Please repeat the data shown below, word for word.
**** Records shown ****
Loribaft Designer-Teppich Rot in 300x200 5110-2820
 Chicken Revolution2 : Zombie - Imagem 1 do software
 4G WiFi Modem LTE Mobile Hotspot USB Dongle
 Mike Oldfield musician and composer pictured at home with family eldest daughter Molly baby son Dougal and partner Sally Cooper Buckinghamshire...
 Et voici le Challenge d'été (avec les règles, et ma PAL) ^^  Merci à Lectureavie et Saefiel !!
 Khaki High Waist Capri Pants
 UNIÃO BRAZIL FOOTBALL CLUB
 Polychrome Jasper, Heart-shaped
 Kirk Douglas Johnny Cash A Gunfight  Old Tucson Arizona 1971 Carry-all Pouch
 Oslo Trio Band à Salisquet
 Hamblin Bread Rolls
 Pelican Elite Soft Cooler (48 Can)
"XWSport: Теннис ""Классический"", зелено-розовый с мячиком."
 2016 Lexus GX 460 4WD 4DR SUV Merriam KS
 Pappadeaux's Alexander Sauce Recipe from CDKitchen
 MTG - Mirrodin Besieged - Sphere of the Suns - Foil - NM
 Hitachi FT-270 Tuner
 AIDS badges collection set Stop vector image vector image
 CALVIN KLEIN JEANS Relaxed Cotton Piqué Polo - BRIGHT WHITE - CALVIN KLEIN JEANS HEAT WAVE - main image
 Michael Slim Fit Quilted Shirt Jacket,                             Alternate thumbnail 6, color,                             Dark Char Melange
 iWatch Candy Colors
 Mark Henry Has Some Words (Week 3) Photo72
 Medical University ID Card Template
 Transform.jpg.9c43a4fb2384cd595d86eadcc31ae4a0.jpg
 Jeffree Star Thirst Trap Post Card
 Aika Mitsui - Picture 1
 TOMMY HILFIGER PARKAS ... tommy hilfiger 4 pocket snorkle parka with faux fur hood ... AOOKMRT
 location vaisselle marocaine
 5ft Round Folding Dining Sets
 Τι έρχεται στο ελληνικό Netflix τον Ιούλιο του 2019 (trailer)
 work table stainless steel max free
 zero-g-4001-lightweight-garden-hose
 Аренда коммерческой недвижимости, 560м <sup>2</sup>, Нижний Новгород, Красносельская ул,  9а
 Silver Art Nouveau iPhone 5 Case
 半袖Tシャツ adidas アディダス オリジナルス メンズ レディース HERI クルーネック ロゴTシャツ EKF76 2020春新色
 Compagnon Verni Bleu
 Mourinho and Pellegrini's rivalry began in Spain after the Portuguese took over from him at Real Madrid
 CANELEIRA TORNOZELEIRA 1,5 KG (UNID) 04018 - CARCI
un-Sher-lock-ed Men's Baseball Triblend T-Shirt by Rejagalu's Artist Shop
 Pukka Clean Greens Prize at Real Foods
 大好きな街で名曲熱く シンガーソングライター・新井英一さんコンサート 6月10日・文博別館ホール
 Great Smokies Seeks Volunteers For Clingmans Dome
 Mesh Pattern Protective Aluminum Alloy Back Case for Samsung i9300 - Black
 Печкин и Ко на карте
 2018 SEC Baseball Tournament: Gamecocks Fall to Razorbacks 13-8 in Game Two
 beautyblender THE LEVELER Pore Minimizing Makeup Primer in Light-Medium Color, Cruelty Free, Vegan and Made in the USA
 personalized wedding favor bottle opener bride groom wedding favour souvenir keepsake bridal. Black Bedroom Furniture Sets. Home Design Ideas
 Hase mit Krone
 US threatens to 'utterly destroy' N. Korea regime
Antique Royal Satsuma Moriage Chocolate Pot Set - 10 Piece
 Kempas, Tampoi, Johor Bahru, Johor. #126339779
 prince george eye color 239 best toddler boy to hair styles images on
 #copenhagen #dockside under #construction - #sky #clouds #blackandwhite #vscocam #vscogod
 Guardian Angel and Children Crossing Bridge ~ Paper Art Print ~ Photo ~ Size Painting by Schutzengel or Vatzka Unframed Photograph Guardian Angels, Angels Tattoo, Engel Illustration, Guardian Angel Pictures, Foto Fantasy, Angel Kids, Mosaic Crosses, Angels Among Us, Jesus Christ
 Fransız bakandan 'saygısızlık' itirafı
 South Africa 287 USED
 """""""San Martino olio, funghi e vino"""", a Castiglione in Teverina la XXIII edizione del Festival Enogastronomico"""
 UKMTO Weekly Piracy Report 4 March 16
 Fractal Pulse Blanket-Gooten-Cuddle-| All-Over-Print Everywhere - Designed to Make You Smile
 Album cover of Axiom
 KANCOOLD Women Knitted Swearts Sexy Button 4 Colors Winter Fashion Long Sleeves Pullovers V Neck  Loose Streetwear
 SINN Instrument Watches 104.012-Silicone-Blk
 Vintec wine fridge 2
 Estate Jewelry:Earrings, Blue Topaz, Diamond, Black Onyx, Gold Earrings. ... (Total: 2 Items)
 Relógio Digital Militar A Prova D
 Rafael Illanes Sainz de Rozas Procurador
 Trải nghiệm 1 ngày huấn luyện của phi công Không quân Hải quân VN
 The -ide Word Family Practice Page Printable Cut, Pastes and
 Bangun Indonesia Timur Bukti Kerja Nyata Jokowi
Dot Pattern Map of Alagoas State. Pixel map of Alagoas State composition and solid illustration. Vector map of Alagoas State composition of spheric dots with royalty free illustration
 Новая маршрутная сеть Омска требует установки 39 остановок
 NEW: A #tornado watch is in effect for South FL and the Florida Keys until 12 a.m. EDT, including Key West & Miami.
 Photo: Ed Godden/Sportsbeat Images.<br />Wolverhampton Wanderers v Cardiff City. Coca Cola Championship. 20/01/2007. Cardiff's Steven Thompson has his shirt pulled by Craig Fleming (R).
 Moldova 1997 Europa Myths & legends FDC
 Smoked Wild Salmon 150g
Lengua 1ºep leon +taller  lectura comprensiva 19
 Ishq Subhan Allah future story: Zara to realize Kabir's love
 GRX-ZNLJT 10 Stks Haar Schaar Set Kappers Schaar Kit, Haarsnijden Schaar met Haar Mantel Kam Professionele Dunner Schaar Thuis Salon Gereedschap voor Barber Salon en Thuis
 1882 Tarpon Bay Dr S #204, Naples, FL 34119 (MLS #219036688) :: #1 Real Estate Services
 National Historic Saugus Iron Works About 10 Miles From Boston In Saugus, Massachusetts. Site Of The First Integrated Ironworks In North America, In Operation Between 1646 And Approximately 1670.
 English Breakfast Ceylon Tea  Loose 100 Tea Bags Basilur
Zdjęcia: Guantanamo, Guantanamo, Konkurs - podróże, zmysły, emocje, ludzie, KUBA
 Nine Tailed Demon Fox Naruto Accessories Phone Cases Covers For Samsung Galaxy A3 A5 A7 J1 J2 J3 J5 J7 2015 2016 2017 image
****
**Answer area**
Loribaft Designer-Teppich Rot in 300x200 5110-2820
 Chicken Revolution2 : Zombie - Imagem 1 do software
 4G WiFi Modem LTE Mobile Hotspot USB Dongle
 Mike Oldfield musician and composer pictured at home with family eldest daughter Molly baby son Dougal and partner Sally Cooper Buckinghamshire...
 Et voici le Challenge d'été (avec les règles, et ma PAL) ^^  Merci à Lectureavie et Saefiel !!
 Khaki High Waist Capri Pants
 UNIÃO BRAZIL FOOTBALL CLUB
 Polychrome Jasper, Heart-shaped
 Kirk Douglas Johnny Cash A Gunfight  Old Tucson Arizona 1971 Carry-all Pouch
 Oslo Trio Band à Salisquet
 Hamblin Bread Rolls
 Pelican Elite Soft Cooler (48 Can)
"XWSport: Теннис ""Классический"", зелено-розовый с мячиком."
 2016 Lexus GX 460 4WD 4DR SUV Merriam KS
 Pappadeaux's Alexander Sauce Recipe from CDKitchen
 MTG - Mirrodin Besieged - Sphere of the Suns - Foil - NM
 Hitachi FT-270 Tuner
 AIDS badges collection set Stop vector image vector image
 CALVIN KLEIN JEANS Relaxed Cotton Piqué Polo - BRIGHT WHITE - CALVIN KLEIN JEANS HEAT WAVE - main image
 Michael Slim Fit Quilted Shirt Jacket,                             Alternate thumbnail 6, color,                             Dark Char Melange
 iWatch Candy Colors
 Mark Henry Has Some Words (Week 3) Photo72
 Medical University ID Card Template
 Transform.jpg.9c43a4fb2384cd595d86eadcc31ae4a0.jpg
 Jeffree Star Thirst Trap Post Card
 Aika Mitsui - Picture 1
 TOMMY HILFIGER PARKAS ... tommy hilfiger 4 pocket snorkle parka with faux fur hood ... AOOKMRT
 location vaisselle marocaine
 5ft Round Folding Dining Sets
 Τι έρχεται στο ελληνικό Netflix τον Ιούλιο του 2019 (trailer)
 work table stainless steel max free
 zero-g-4001-lightweight-garden-hose
 Аренда коммерческой недвижимости, 560м <sup>2</sup>, Нижний Новгород, Красносельская ул,  9а
 Silver Art Nouveau iPhone 5 Case
 半袖Tシャツ adidas アディダス オリジナルス メンズ レディース HERI クルーネック ロゴTシャツ EKF76 2020春新色
 Compagnon Verni Bleu
 Mourinho and Pellegrini's rivalry began in Spain after the Portuguese took over from him at Real Madrid
 CANELEIRA TORNOZELEIRA 1,5 KG (UNID) 04018 - CARCI
un-Sher-lock-ed Men's Baseball Triblend T-Shirt by Rejagalu's Artist Shop
 Pukka Clean Greens Prize at Real Foods
 大好きな街で名曲熱く シンガーソングライター・新井英一さんコンサート 6月10日・文博別館ホール
 Great Smokies Seeks Volunteers For Clingmans Dome
 Mesh Pattern Protective Aluminum Alloy Back Case for Samsung i9300 - Black
 Печкин и Ко на карте
 2018 SEC Baseball Tournament: Gamecocks Fall to Razorbacks 13-8 in Game Two
 beautyblender THE LEVELER Pore Minimizing Makeup Primer in Light-Medium Color, Cruelty Free, Vegan and Made in the USA
 personalized wedding favor bottle opener bride groom wedding favour souvenir keepsake bridal. Black Bedroom Furniture Sets. Home Design Ideas
 Hase mit Krone
 US threatens to 'utterly destroy' N. Korea regime
Antique Royal Satsuma Moriage Chocolate Pot Set - 10 Piece
 Kempas, Tampoi, Johor Bahru, Johor. #126339779
 prince george eye color 239 best toddler boy to hair styles images on
 #copenhagen #dockside under #construction - #sky #clouds #blackandwhite #vscocam #vscogod
 Guardian Angel and Children Crossing Bridge ~ Paper Art Print ~ Photo ~ Size Painting by Schutzengel or Vatzka Unframed Photograph Guardian Angels, Angels Tattoo, Engel Illustration, Guardian Angel Pictures, Foto Fantasy, Angel Kids, Mosaic Crosses, Angels Among Us, Jesus Christ
 Fransız bakandan 'saygısızlık' itirafı
 South Africa 287 USED
 """""""San Martino olio, funghi e vino"""", a Castiglione in Teverina la XXIII edizione del Festival Enogastronomico"""
 UKMTO Weekly Piracy Report 4 March 16
 Fractal Pulse Blanket-Gooten-Cuddle-| All-Over-Print Everywhere - Designed to Make You Smile
 Album cover of Axiom
 KANCOOLD Women Knitted Swearts Sexy Button 4 Colors Winter Fashion Long Sleeves Pullovers V Neck  Loose Streetwear
 SINN Instrument Watches 104.012-Silicone-Blk
 Vintec wine fridge 2
 Estate Jewelry:Earrings, Blue Topaz, Diamond, Black Onyx, Gold Earrings. ... (Total: 2 Items)
 Relógio Digital Militar A Prova D
 Rafael Illanes Sainz de Rozas Procurador
 Trải nghiệm 1 ngày huấn luyện của phi công Không quân Hải quân VN
 The -ide Word Family Practice Page Printable Cut, Pastes and
 Bangun Indonesia Timur Bukti Kerja Nyata Jokowi
Dot Pattern Map of Alagoas State. Pixel map of Alagoas State composition and solid illustration. Vector map of Alagoas State composition of spheric dots with royalty free illustration
 Новая маршрутная сеть Омска требует установки 39 остановок
 NEW: A #tornado watch is in effect for South FL and the Florida Keys until 12 a.m. EDT, including Key West & Miami.
 Photo: Ed Godden/Sportsbeat Images.<br />Wolverhampton Wanderers v Cardiff City. Coca Cola Championship. 20/01/2007. Cardiff's Steven Thompson has his shirt pulled by Craig Fleming (R).
 Moldova 1997 Europa Myths & legends FDC
 Smoked Wild Salmon 150g
Lengua 1ºep leon +taller  lectura comprensiva 19
 Ishq Subhan Allah future story: Zara to realize Kabir's love
 GRX-ZNLJT 10 Stks Haar Schaar Set Kappers Schaar Kit, Haarsnijden Schaar met Haar Mantel Kam Professionele Dunner Schaar Thuis Salon Gereedschap voor Barber Salon en Thuis
 1882 Tarpon Bay Dr S #204, Naples, FL 34119 (MLS #219036688) :: #1 Real Estate Services
 National Historic Saugus Iron Works About 10 Miles From Boston In Saugus, Massachusetts. Site Of The First Integrated Ironworks In North America, In Operation Between 1646 And Approximately 1670.
 English Breakfast Ceylon Tea  Loose 100 Tea Bags Basilur
Zdjęcia: Guantanamo, Guantanamo, Konkurs - podróże, zmysły, emocje, ludzie, KUBA
 Nine Tailed Demon Fox Naruto Accessories Phone Cases Covers For Samsung Galaxy A3 A5 A7 J1 J2 J3 J5 J7 2015 2016 2017 image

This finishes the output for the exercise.